Biografische Anmerkung
Klappentext

Garry L. Hagberg is the James H. Ottaway Professor of Philosophy and Aesthetics at Bard College. Author of four books, editor of nine volumes, and author of over one hundred articles and book chapters, he has presented many conference papers, invited presentations, and colloquia contributions internationally. Editor of the journal Philosophy and Literature since 2002, he has a number of new books presently in preparation; these volumes will continue to develop his work on literature, the visual arts, music, and film, all considered in connection with the philosophy of language, the philosophy of mind, and ethics.

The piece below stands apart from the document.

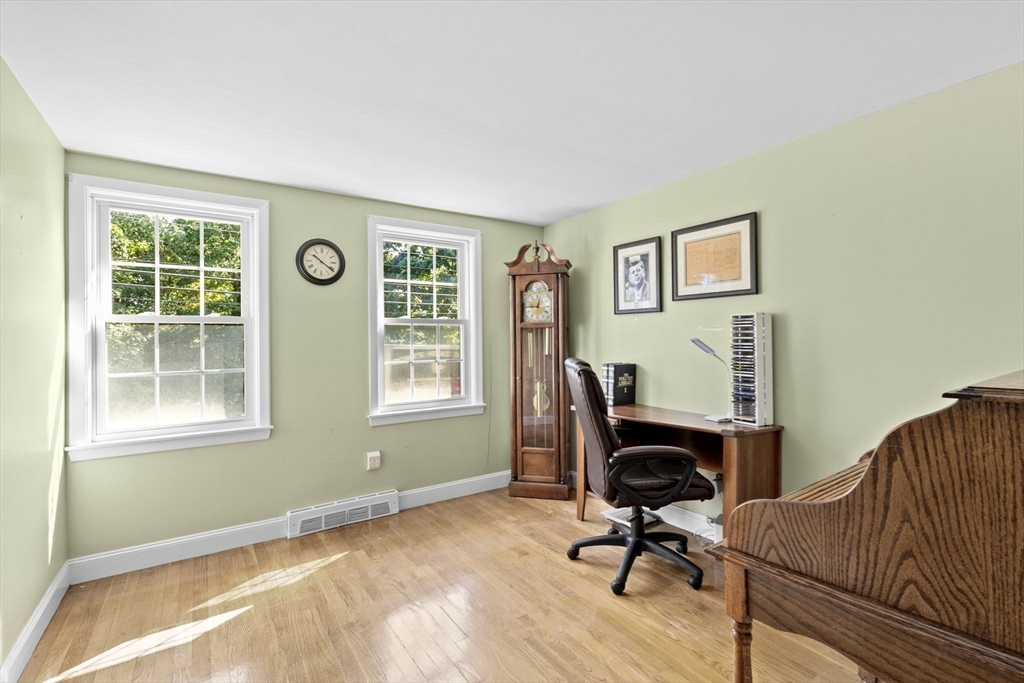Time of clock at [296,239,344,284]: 10:20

Living in Words: Literature, Autobiographical Language, and the Composition of Selfhood pursues three main questions: What role does literature play in the constitution of a human being? What is the connection between the language we see at work in imaginative fiction and the language we develop to describe ourselves? And is something more powerful than just description at work -- that is, does self-descriptive or autobiographical language itself play an active role in shaping and solidifying our identities?
This adventurous book suggests that interdisciplinary work interweaving philosophy and literature can answer these questions. Main sections investigate the relational model of the self derived from American pragmatism, the sense of rightness that can attach to descriptions of ourselves and our actions, the analogy between interpreting works of art and the interpretation of persons, the special power of literature as a self-compositional tool and the "architecture" of self-narratives and the corresponding growth of self-understanding, what we can learn from cautionary tales concerning the tragic lack of self-knowledge, the possibility of "rewriting" and "rereading" the self, and overall, the assembly of real-life structures of self-definition through our reflective engagement with literature. Throughout, the book develops a model of active, self-constitutive literary reading that provides language for, and sharpens, self-individuation and sensibility.
Conjoining a relational conception of selfhood to a narrative conception of self-understanding, Living in Words makes a powerful claim that aesthetic experience and our engagement with the arts is a far more serious matter in human life and society than it in some quarters is taken to be.